## Get Reddit Data

This notebook will grab all the reddit data used. In order to run this notebook, the following need to be set up: 
1. **[PRAW API](https://praw.readthedocs.io/en/stable/getting_started/quick_start.html)** created and saved within this directory in the file called "credentials.json". 
    - This will allow access to the Reddit data
2. **[Google Drive API](https://developers.google.com/drive/api/quickstart/go)** created and saved within this directory in the file called "client_secrets.json"
    - This will allow access to Google Drive to save the data in
    - Also create the Google Drive Folder ID Credentials file ("google_drive_credentials.json") that will contain the folder id of the folder in google drive you'd like to save it to 

    



In [1]:
%%capture
pip install -r ../../requirements.txt

In [10]:
%load_ext autoreload
%autoreload 2
%reload_ext autoreload


The autoreload extension is already loaded. To reload it, use:
  %reload_ext autoreload


In [27]:
import sys

# set this on the path so that we can reference the commong data locations
sys.path.append("../../scripts/")
from data_collection import load_credentials, combine_subreddits, posts_to_comments


In [53]:
# Install the required packages
import sys 
import json #needed to translate JSON data
import requests #needed to perform HTTP GET and POST requests
import pandas as pd
import pprint # allows us to print more readable JSON data
from datetime import datetime 
import time 
import io



In [20]:
pd.set_option('display.max_colwidth', 100) # Need this otherwise text columns will truncate!


In [24]:
# Load in the credentials
reddit = load_credentials('credentials.json')

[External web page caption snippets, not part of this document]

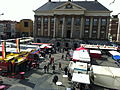 Markt en Stadhuis, paaszaterdag 2012.JPG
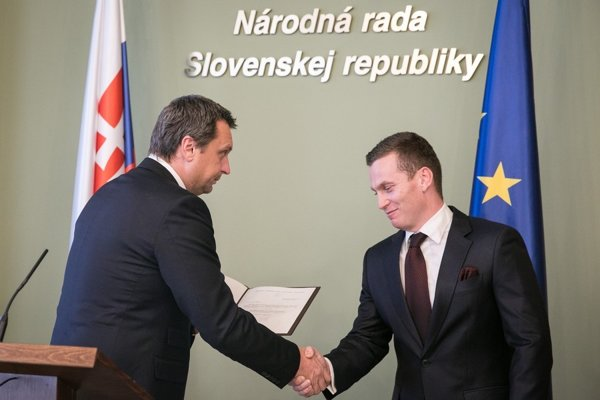 Predseda SNS Andrej Danko a predseda ÚVO Miroslav Hlivák.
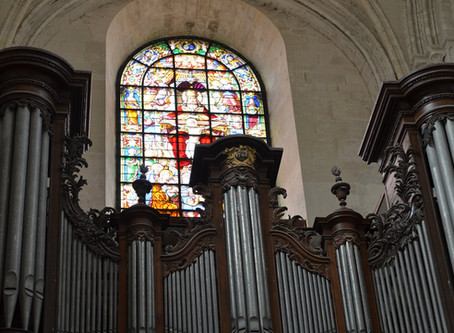 Restoration of the big stained glass of the Abbey of the Holy Trinity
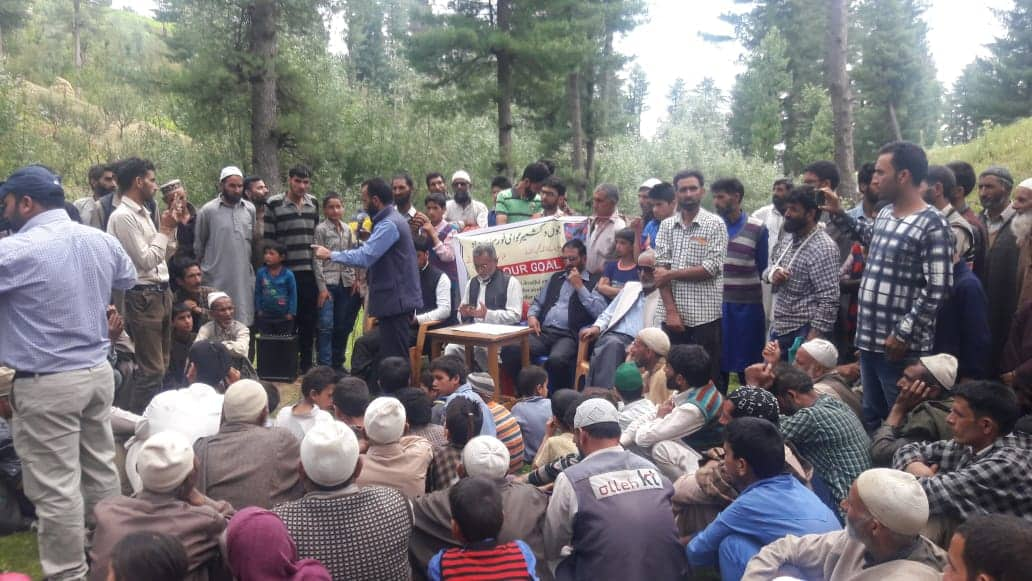 Kashmiris stage historic march to Charar-e-Sharif, demand azaadi from Pak-funded terror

Logged into Reddit successfully


In [48]:
n_posts = 5 # Start small!
sub_reddits = ['FirstTimeHomeBuyer', 'RealEstate']#, 'loanoriginators', 
                # 'homeowners', 'Mortgages', 'personalfinance']
search_terms = ["Rocket", "Fargo"]

start_collect_time = time.time()

# grab the posts
reddit_data = combine_subreddits(reddit, n_posts, sub_reddits, search_terms)
end_collect_time = time.time()
time_elapsed = round((end_collect_time - start_time)/60.0, 2)
print("--- Grabbed the data in: %s minutes ---" % (time_elapsed))

# grab comments from posts
comments_combined_df = posts_to_comments(reddit_data)
time_elapsed = round(time.time() - end_collect_time, 3)
print("--- Grabbed comments from the posts in: %s seconds ---" % (time_elapsed))

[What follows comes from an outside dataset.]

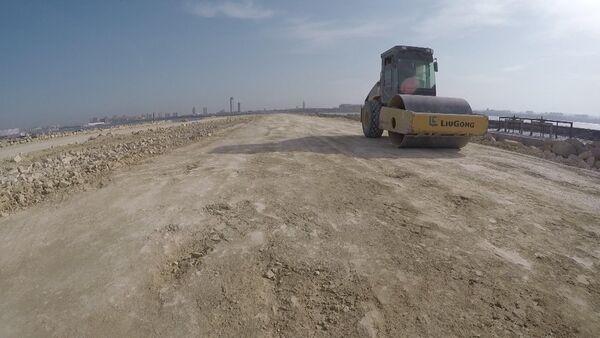 Строительство новой дороги, соединяющей проспект Зии Буньядова с автодорогой Хырдалан-Бинагади-Балаханы - Sputnik Азербайджан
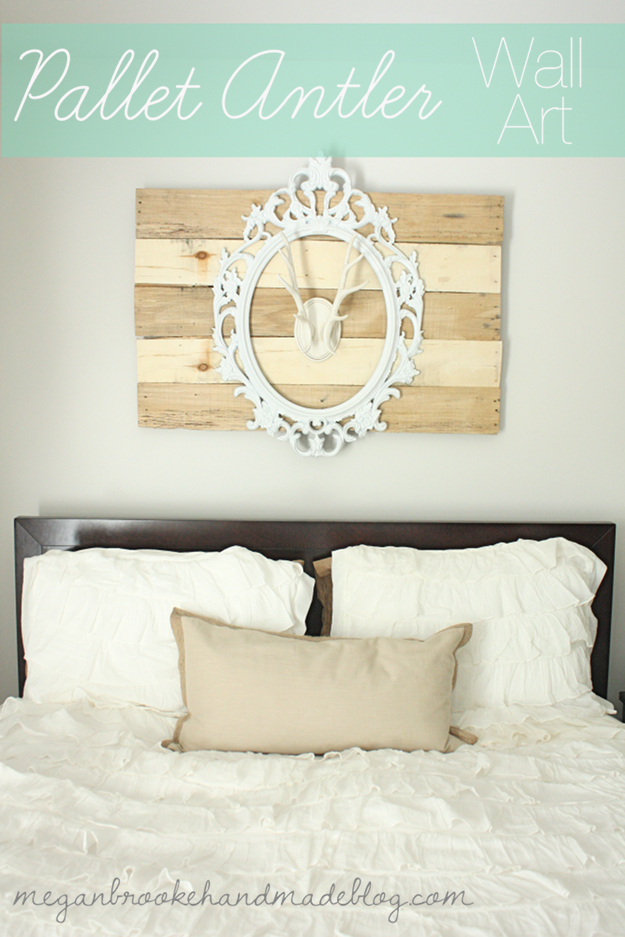 35 Wall Art Ideas For The Bedroom   Faux Pallet Antler Wall Art   Rustic  Decorating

Done pulling FirstTimeHomeBuyer subreddit for search term Rocket!
Done pulling RealEstate subreddit for search term Rocket!
Done pulling FirstTimeHomeBuyer subreddit for search term Fargo!
Done pulling RealEstate subreddit for search term Fargo!
====DONE!====
(20, 10)
--- Grabbed the data in: 13.46 minutes ---
--- Grabbed comments from the posts in: 0.105 seconds ---
CPU times: user 612 ms, sys: 34.6 ms, total: 646 ms
Wall time: 22.1 s


## Export the data 

In [50]:
# Can only save the data location locally temporarily and will need to delete 
# so that we can comply to Reddit policy 
comments_combined_df.to_csv('../../data/comments.csv', index = False)
reddit_data.to_csv('../../data/posts.csv', index = False)


In [49]:
from pydrive.auth import GoogleAuth
from pydrive.drive import GoogleDrive

# Authenticate with Google
gauth = GoogleAuth()
gauth.LocalWebserverAuth()  # Opens a browser for authentication

# Create GoogleDrive instance
drive = GoogleDrive(gauth)

Your browser has been opened to visit:

    https://accounts.google.com/o/oauth2/auth?client_id=209917166075-saupbq0ls0he9jdlpjrtscaio8kf1m7p.apps.googleusercontent.com&redirect_uri=http%3A%2F%2Flocalhost%3A8080%2F&scope=https%3A%2F%2Fwww.googleapis.com%2Fauth%2Fdrive&access_type=offline&response_type=code

Authentication successful.


In [61]:
# Grab the Folder Id of the google drive where the data will be saved
with open("google_drive_credentials.json", 'r') as file:
    google_drive_credentials = json.load(file)
folder_id = google_drive_credentials["folder_id"]

In [63]:
def save_data_google_drive(dataframe, filename): 
    csv_buffer = io.StringIO()
    dataframe.to_csv(csv_buffer, index=False)
    csv_buffer.seek(0)

    file = drive.CreateFile({'title': filename, 'parents': [{'id': folder_id}]})
    file.SetContentString(csv_buffer.getvalue())  # Set content from memory buffer
    file.Upload()
    print(f"File '{filename}' uploaded successfully to folder {folder_id}!")


In [64]:
save_data_google_drive(reddit_data, "reddit_data.csv")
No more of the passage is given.